Layoffs hit NaturalMotion's Oxford-based QA department
Following trouble at parent company Zynga.
NaturalMotion, the UK game company behind the likes of CSR Racing and Clumsy Ninja, is making staff redundant at its Oxford-based quality assurance department as part of huge layoffs at parent company Zynga.
Last week management at NaturalMotion told staff the company planned to use outsourced zero-hour contracts instead, a person familiar with the matter told Eurogamer.
One source, who wished to remain anonymous because they were not authorised to talk publicly about the matter, told Eurogamer NaturalMotion studio head and founder Torsten Reil informed affected staff of the cuts last week.
Staff were told the decision was in part about moving "live games" QA, as it's called, to outsourcers to give "flexibility" to the process or ramping staff levels up and down quickly.
NaturalMotion live games include Clumsy Ninja, My Horse, CSR Racing and CSR Classics. These games are, essentially, finished, so their QA is considered more predictable. Because of this, the process can be "packaged" and sent to an outsourcer.
NaturalMotion's headquarters are in Oxford, but it also has offices in London and owns Brighton-based CSR Racing developer Boss Alien.
We understand a third of NaturalMotion's total QA staff are set to lose their jobs, leaving two-thirds in place to work on "release" QA. This involves making sure NaturalMotion's games follow App Store and Google Play Store rules. Release games include Dawn of Titans, a Total War-style mobile game that soft-launched recently, and future games, including CSR Racing 2.
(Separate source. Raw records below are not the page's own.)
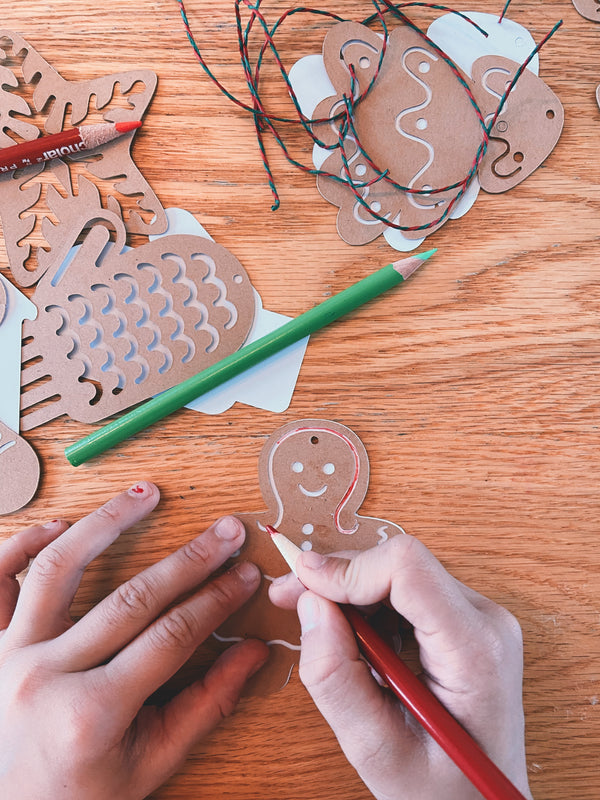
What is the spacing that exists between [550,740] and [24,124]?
866 mm

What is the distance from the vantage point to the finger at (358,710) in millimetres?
440

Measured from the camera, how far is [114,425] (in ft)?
1.92

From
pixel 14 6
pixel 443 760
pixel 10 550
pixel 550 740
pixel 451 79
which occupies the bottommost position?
pixel 550 740

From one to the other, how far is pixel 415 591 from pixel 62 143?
587 millimetres

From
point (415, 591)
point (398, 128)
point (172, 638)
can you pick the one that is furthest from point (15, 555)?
point (398, 128)

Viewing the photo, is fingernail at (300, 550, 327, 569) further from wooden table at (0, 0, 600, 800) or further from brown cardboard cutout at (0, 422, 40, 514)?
brown cardboard cutout at (0, 422, 40, 514)

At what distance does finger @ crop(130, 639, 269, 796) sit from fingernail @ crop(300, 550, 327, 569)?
0.45 feet

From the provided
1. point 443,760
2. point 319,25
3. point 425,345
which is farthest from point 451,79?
point 443,760

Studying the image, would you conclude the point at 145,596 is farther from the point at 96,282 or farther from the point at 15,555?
the point at 96,282

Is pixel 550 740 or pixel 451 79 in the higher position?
pixel 451 79

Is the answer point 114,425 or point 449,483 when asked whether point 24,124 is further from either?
point 449,483

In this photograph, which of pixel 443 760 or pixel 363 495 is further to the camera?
pixel 363 495

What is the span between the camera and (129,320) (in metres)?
0.61

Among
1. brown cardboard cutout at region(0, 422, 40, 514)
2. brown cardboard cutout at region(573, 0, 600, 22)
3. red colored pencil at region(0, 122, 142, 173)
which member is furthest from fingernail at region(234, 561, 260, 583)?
brown cardboard cutout at region(573, 0, 600, 22)
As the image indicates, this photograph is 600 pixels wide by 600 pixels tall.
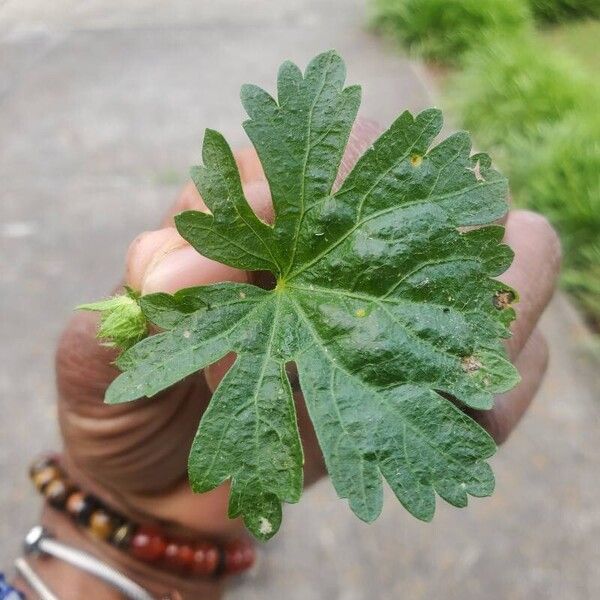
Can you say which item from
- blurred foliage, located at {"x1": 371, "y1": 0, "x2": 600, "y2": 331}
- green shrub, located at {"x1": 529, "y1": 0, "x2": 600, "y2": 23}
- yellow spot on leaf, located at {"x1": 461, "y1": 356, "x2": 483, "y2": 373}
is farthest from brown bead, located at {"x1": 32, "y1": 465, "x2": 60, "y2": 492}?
green shrub, located at {"x1": 529, "y1": 0, "x2": 600, "y2": 23}

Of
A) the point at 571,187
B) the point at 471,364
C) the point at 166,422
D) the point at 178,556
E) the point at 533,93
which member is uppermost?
the point at 471,364

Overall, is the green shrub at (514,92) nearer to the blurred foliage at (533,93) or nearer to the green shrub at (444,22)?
the blurred foliage at (533,93)

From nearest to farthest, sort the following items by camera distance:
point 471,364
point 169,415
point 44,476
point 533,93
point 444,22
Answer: point 471,364
point 169,415
point 44,476
point 533,93
point 444,22

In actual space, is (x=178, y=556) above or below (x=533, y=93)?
above

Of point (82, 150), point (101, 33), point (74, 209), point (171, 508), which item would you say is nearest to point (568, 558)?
point (171, 508)

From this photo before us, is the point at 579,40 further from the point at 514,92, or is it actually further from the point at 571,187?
the point at 571,187

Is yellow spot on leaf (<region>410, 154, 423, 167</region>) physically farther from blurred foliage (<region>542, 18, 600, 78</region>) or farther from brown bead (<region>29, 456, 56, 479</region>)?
blurred foliage (<region>542, 18, 600, 78</region>)

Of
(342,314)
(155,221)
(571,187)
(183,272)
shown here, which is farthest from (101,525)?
(571,187)

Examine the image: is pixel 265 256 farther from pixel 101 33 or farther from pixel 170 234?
pixel 101 33
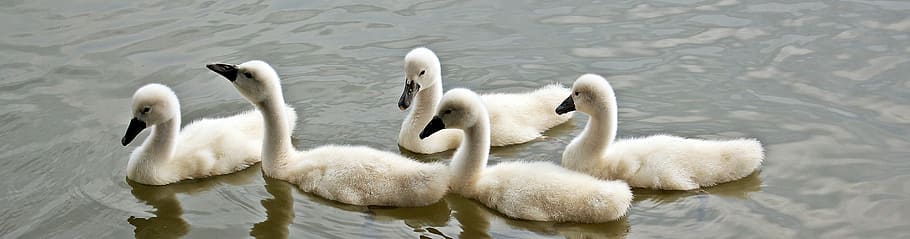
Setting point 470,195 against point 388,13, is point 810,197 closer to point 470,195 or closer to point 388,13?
point 470,195

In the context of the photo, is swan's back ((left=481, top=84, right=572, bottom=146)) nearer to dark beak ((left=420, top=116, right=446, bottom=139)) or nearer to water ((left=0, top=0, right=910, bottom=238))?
water ((left=0, top=0, right=910, bottom=238))

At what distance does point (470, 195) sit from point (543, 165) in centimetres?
45

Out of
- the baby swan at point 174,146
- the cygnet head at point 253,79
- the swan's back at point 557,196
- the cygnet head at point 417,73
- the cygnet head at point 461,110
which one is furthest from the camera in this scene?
the cygnet head at point 417,73

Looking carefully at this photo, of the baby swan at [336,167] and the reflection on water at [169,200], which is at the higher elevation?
the baby swan at [336,167]

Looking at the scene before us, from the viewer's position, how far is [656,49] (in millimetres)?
10164

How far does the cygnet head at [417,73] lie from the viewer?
802cm

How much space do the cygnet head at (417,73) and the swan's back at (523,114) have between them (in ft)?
1.53

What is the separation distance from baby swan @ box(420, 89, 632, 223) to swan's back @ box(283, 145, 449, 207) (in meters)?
0.18

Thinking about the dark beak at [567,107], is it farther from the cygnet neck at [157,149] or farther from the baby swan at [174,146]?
the cygnet neck at [157,149]

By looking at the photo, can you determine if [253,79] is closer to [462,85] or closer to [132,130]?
[132,130]

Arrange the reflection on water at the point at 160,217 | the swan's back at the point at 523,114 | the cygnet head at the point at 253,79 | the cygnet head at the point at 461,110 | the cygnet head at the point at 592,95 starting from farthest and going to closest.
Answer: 1. the swan's back at the point at 523,114
2. the cygnet head at the point at 253,79
3. the cygnet head at the point at 592,95
4. the reflection on water at the point at 160,217
5. the cygnet head at the point at 461,110

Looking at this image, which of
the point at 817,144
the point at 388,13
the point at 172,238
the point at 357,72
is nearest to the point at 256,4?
the point at 388,13

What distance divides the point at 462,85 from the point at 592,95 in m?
2.27

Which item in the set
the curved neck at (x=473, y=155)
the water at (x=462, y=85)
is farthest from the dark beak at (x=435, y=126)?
the water at (x=462, y=85)
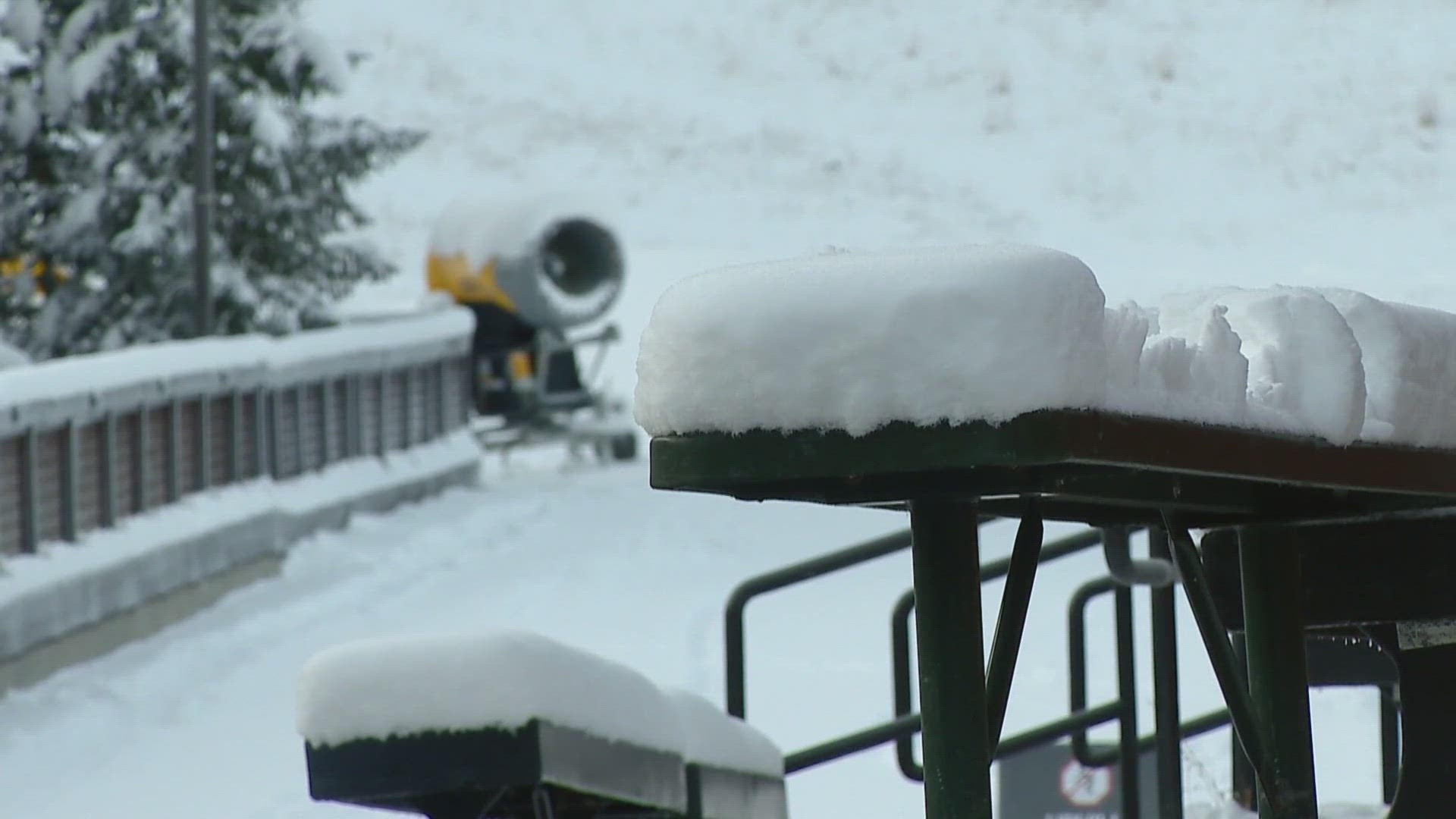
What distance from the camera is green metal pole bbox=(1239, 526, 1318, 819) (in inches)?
112

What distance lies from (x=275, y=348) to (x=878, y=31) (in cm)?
4227

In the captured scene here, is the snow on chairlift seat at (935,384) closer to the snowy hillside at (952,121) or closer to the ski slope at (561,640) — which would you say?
the ski slope at (561,640)

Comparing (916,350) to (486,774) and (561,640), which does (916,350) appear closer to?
(486,774)

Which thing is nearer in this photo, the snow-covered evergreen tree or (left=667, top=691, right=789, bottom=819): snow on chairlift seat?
(left=667, top=691, right=789, bottom=819): snow on chairlift seat

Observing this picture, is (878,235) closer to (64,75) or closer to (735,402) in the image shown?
(64,75)

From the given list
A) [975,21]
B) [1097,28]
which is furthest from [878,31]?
[1097,28]

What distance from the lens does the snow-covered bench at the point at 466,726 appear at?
10.2 ft

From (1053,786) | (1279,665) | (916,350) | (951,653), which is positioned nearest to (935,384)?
(916,350)

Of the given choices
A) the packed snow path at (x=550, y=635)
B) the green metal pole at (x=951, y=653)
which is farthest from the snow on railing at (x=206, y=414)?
the green metal pole at (x=951, y=653)

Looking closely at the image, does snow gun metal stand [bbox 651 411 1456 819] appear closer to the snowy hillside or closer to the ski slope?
the ski slope

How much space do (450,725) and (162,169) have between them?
18.3 metres

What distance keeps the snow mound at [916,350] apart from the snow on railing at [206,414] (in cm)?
830

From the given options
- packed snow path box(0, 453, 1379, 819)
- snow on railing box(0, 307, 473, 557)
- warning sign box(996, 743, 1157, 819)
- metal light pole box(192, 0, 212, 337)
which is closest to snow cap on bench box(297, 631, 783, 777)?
warning sign box(996, 743, 1157, 819)

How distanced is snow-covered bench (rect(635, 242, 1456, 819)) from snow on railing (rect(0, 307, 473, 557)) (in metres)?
8.22
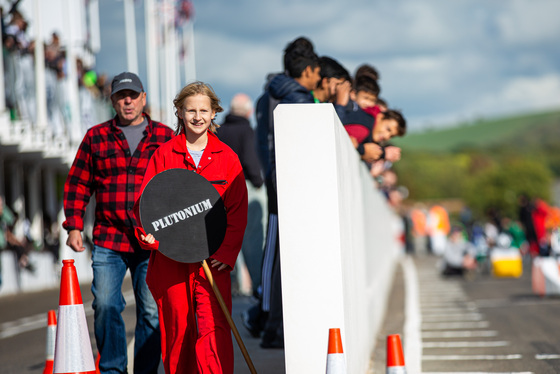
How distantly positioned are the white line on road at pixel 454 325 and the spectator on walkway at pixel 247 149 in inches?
109

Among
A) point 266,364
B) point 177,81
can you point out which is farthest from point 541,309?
point 177,81

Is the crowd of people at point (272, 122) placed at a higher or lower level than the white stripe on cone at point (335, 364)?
higher

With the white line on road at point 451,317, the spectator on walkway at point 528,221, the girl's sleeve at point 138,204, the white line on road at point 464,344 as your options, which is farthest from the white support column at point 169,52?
the girl's sleeve at point 138,204

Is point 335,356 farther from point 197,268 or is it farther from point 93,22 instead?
point 93,22

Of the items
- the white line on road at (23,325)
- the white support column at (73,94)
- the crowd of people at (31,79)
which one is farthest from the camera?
the white support column at (73,94)

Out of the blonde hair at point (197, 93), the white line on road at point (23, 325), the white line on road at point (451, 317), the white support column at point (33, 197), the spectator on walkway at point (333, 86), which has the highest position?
the white support column at point (33, 197)

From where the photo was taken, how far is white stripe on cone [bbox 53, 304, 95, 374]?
197 inches

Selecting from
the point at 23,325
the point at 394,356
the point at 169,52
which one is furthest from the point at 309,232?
the point at 169,52

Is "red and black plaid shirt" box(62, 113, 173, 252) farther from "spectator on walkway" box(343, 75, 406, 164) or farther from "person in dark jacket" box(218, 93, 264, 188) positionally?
"person in dark jacket" box(218, 93, 264, 188)

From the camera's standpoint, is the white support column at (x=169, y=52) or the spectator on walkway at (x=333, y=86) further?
the white support column at (x=169, y=52)

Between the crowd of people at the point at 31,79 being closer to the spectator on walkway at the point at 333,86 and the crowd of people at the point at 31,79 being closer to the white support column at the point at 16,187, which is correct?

Last week Zynga, the company that made billions from Farmville but has struggled in recent years as the social game market shifted from Facebook to mobile, announced a $100m cost reduction program. What this means is 364 people - or 18 per cent of Zynga's total workforce - are set to lose their jobs.
Zynga bought NaturalMotion in January 2014 for a company record of $527m (£259m) - far more than it paid for Draw Something creator OMGPOP ($180m) in 2012. The idea was that with CSR and Clumsy Ninja, Zynga would have a solid base from which it could explore mobile gaming.
Zynga declined to comment on the layoffs at NaturalMotion when contacted by Eurogamer, instead pointing us to a statement by Zynga boss Mark Pincus on the overall job losses. Warning: there's a lot of corporate doublespeak.
Pincus' statement is sure to fall on deaf ears among NaturalMotion's QA staff. A source close to the studio expressed concern that the move to outsourced QA would negatively impact the quality of the company's live games, and frustration that redundancies had hit NaturalMotion despite it doing well financially - unlike Zynga. In the fourth quarter of its last financial year, Zynga trumpeted NaturalMotion franchises grew 10 per cent, and the CSR Racing franchise specifically grew bookings 12 per cent.
Zynga, on the other hand, lost $45m (£29m) in the fourth quarter of its last financial year, a 79 per cent increase from the same period a year earlier. All in all, Zynga lost nearly $226m for the financial year compared with a total loss in 2013 of nearly $37m. 2014 was a "year of progress" though, then CEO Don Mattrick said at the time. In April Mattrick, who previously worked at EA and Microsoft, stepped down as CEO, with Pincus his replacement.